======== EXTRAIT À LIRE ========

En Guadeloupe, notre mission s'est déroulée dans un contexte encore marqué par la gestion de crise, à la suite de l'incendie qui a ravagé une partie du CHU de Pointe-à-Pitre le 28 novembre 2017. La situation est inédite. Cet incendie, déclaré au niveau d'un local technique, a nécessité une évacuation totale en quelques heures des patients et de l'établissement - soit 1 200 personnes dont 700 patients -, sans faire heureusement de victime. Les dégâts ont toutefois été importants sur un bâtiment datant de la fin des années 1970, déjà très vétuste au point que la construction d'un nouveau site était envisagée. Ce projet de nouvel hôpital, représentant un investissement à hauteur de 580 millions d'euros, avait fait l'objet d'un rapport d'expertise dès 2014-2015. Il est devenu d'autant plus nécessaire.
Un grand nombre de nos échanges, avec les professionnels et élus locaux, ainsi qu'avec la nouvelle directrice générale de l'ARS, nommée juste deux mois avant notre arrivée, ont porté sur la gestion de court terme de cette crise, mais surtout sur les leçons à en tirer pour organiser l'après. Pour un territoire insulaire, les enjeux de structuration du système de soins sont cruciaux.
À court terme, l'incendie a ouvert une zone de turbulences aussi propice aux innovations. Comme nous l'avons constaté, les conséquences de l'incendie du CHU ont pu être correctement prises en charge grâce à la mobilisation des autres établissements de santé, publics comme privés, vers lesquels des services du CHU ont dû être transférés. Cela a permis d'assurer dans les meilleures conditions possibles la continuité des prises en charge et la gestion des urgences vitales.
La situation a toutefois avivé des tensions et inquiétudes au sein du personnel du CHU, impacté dans ses conditions de travail, du fait de l'éclatement des sites ou de questions de sécurité liées à la présence de poussières ou moisissures. Le dialogue social demeurait encore tendu au moment de notre visite, d'autant que des incertitudes portaient encore sur la réorganisation du site : étaient à l'étude une option de délocalisation partielle ou une autre de délocalisation totale, dans des bâtiments modulaires. Courant juin, c'est l'option d'une délocalisation partielle associée au nettoyage et à la décontamination d'une partie des actuels bâtiments, fortement endommagés, qui a été retenue. La perspective demeure celle d'un nouveau bâtiment pour le CHU d'ici 2022-2024. Dans l'immédiat, l'État a débloqué une aide de 69 millions d'euros. Il est impératif que le nouvel hôpital puisse être fonctionnel dans les meilleurs délais.

======== SEGMENT DE DONNÉES ========

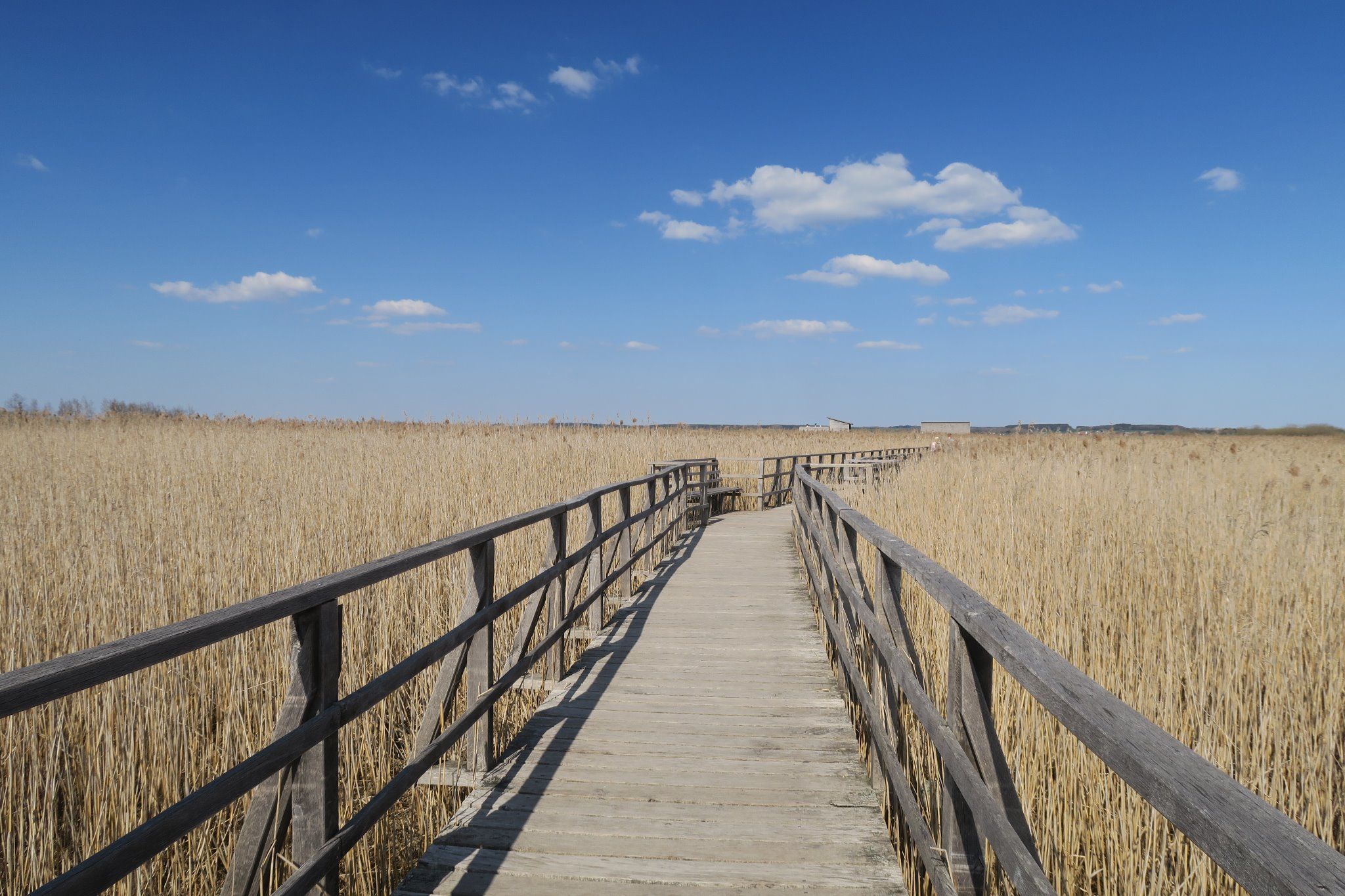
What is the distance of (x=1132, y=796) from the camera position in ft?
9.11

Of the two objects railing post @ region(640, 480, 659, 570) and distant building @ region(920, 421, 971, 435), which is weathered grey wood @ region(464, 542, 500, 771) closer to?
railing post @ region(640, 480, 659, 570)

========

» EXERCICES
(a) Relevez dans l'extrait sur l'incendie du CHU de Pointe-à-Pitre toutes les quantités écrites en chiffres qui ne sont ni des dates ni des années.
(b) Poursuivez l'extrait sur l'incendie du CHU de Pointe-à-Pitre à partir de sa dernière phrase.

» RÉPONSES PAR EXERCICE
(a)
- 1 200 personnes
- 700 patients
- 580 millions d'euros
- 69 millions d'euros

(b)
Les perspectives sont ainsi plus claires pour les personnels comme les usagers mais il faut aussi en tirer des enseignements pour l'avenir, sur l'organisation territoriale de l'offre de soins.
Paradoxalement, cette situation de crise a amorcé une dynamique intéressante à valoriser en obligeant les uns et les autres à travailler de concert. Nous avons visité, en dehors du CHU, plusieurs établissements de santé : le centre hospitalier de Basse-Terre, deuxième hôpital de l'île, une clinique privée, les nouvelles eaux vives, et un centre spécialisé en soins psychiatriques. Nous avons également échangé lors d'une table ronde avec les représentants des autres établissements de santé ou de soins de suite et des professionnels libéraux. Tous ont insisté sur les nécessaires complémentarités au niveau du territoire, entre public et privé, sanitaire et médico-social, ville et hôpital, pour optimiser les prises en charge.
Un projet médical partagé pour l'ensemble du territoire devrait convertir les coopérations nouées dans le contexte de crise en des partenariats de long terme.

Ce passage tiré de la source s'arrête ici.